Sometimes, sculptors also make Ganpati idols based on trends in that particular year, such as cricket Ganesha during the World Cup season. Lalbaugcha Raja, Mumbai’s renowned Ganpati Pandal, created a space-themed pandal to mark the landing of Chandrayaan 2 on the moon.

Here are a few famous Ganpati Pandals in the state:

Lalbaugcha Raja, Mumbai

This was founded in 1934 when fishermen and vendors prayed to Lord Ganesha vowing to build a permanent marketplace. The Kambli family members, the original creators of the idol, have been sculpting Ganpati idols since 1920. They began making the idol for this mandal in 1935. What makes this ‘Raja’ unique is that he is slim unlike the usual well-rounded depiction of the deity. Lalbaugcha Raja is literally a role model for other idol makers who are quick to copy the design, so much so that people demanded exact replicas for their homes and Mandals. Kambli Arts now has a patent to make idols in the traditional mould.

Mumbaicha Raja, Mumbai

Mumbaicha Raja Pandal in Ganesh Galli is situated close to the Lalbaughcha Raja Pandal. This mandal was formed in 1928 to protect the interests of mill workers in the area. What makes this distinctive is that it comes up with remarkably innovative themes every year, often recreating a famous landmark in India.

Gold Ganesh, Mumbai

Gold Ganesh, as the name suggests, is decorated with at least 50kg of pure gold. Located in GSB Seva Kings Circle, this is said to be the city’s richest Ganpati mandal. The committee prefers making eco-friendly idols using clay. It prefers to play only traditional Indian music as opposed to the usual trending numbers.
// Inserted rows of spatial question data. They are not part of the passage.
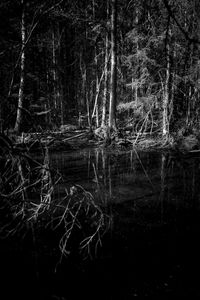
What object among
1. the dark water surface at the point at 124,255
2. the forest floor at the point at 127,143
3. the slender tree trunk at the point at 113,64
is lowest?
the dark water surface at the point at 124,255

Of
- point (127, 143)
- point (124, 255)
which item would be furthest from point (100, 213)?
point (127, 143)

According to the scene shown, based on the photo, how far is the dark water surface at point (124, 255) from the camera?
3398 millimetres

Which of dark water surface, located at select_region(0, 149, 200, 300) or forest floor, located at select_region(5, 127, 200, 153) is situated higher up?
forest floor, located at select_region(5, 127, 200, 153)

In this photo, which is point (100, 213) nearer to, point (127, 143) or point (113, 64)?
point (127, 143)

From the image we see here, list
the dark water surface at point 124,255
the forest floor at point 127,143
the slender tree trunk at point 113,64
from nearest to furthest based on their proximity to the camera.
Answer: the dark water surface at point 124,255, the forest floor at point 127,143, the slender tree trunk at point 113,64

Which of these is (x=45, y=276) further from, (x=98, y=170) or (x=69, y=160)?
(x=69, y=160)

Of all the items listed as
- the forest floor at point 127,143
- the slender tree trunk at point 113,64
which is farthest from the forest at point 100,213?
the slender tree trunk at point 113,64

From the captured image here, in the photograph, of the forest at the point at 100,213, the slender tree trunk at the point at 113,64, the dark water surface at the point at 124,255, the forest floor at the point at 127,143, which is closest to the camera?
the forest at the point at 100,213

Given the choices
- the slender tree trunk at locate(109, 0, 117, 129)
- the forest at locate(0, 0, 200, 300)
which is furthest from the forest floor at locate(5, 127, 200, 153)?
the forest at locate(0, 0, 200, 300)

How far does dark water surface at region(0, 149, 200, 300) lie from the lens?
11.1 feet

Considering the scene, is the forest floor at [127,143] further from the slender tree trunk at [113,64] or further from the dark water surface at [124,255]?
the dark water surface at [124,255]

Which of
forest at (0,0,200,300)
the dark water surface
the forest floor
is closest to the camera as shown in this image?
forest at (0,0,200,300)

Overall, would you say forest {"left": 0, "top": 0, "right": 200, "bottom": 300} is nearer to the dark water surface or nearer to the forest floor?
the dark water surface

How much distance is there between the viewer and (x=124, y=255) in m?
4.17
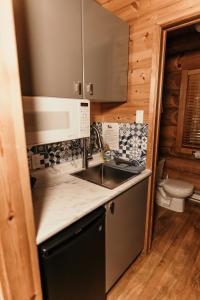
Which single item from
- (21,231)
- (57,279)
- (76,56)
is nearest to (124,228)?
(57,279)

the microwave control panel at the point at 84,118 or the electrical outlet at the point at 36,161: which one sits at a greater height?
the microwave control panel at the point at 84,118

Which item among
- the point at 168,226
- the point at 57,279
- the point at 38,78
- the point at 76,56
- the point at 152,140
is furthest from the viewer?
the point at 168,226

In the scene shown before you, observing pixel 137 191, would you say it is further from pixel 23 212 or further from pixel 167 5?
pixel 167 5

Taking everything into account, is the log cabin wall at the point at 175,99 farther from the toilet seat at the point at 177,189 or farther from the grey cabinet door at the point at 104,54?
the grey cabinet door at the point at 104,54

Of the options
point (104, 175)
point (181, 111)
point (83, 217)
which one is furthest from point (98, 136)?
point (181, 111)

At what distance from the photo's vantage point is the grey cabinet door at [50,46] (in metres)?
0.97

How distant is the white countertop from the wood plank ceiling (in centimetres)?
137

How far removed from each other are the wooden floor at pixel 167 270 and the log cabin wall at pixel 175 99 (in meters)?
0.96

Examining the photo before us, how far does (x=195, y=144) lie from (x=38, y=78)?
258 centimetres

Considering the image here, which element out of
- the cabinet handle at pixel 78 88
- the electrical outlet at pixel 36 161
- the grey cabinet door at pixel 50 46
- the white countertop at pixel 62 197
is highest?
the grey cabinet door at pixel 50 46

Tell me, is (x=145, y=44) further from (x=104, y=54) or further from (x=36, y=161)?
(x=36, y=161)

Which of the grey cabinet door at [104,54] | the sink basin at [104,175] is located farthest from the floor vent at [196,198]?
the grey cabinet door at [104,54]

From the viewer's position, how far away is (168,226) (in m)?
2.33

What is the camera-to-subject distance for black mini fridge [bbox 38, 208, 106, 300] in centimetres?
88
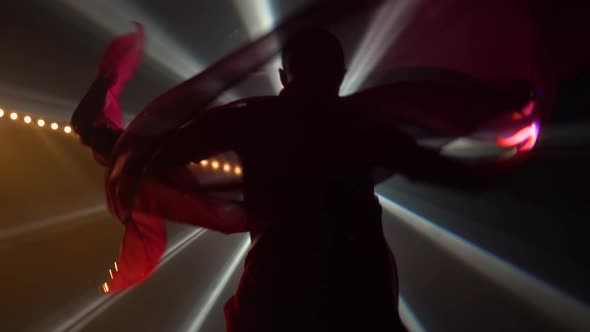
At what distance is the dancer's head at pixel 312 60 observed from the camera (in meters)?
0.63

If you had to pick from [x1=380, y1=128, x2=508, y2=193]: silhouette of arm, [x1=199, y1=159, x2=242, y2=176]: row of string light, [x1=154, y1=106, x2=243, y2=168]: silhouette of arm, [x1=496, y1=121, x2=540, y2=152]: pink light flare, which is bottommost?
[x1=496, y1=121, x2=540, y2=152]: pink light flare

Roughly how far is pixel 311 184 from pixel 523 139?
43 cm

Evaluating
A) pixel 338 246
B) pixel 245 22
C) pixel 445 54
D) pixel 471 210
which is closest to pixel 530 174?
pixel 471 210

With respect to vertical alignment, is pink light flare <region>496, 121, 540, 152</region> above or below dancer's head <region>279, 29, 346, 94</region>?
below

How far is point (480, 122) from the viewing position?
71cm

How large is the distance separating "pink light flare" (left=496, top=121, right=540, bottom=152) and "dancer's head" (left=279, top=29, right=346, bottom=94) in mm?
360

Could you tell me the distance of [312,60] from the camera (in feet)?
2.08

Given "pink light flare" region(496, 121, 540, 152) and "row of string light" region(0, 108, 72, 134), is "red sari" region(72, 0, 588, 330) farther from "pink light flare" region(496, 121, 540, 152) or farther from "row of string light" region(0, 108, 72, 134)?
"row of string light" region(0, 108, 72, 134)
Shrimant Dagdusheth Halwai Ganpati, Pune

This beautiful temple was built in 1893 by an affluent sweet-seller called Dagdusheth Halwai and his wife Lakshmi Bai. The temple trust takes a special interest in decorating the deity during Ganeshotsav. A reputed jewellery brand has been associated with the temple trust for many years. For the 125th year celebration of Ganesh Chaturthi, the jewellers worked for about five months, engaging 40 craftsmen and 60000 hours to craft seven different crowns and other ornaments with gold, emeralds, rubies and white diamonds in traditional Filigree and Nakashi works.

They made a diamond-studded gold crown weighing a whopping 9.5kg, emerald studded ears, necklaces and an embellished Prabhavali among others.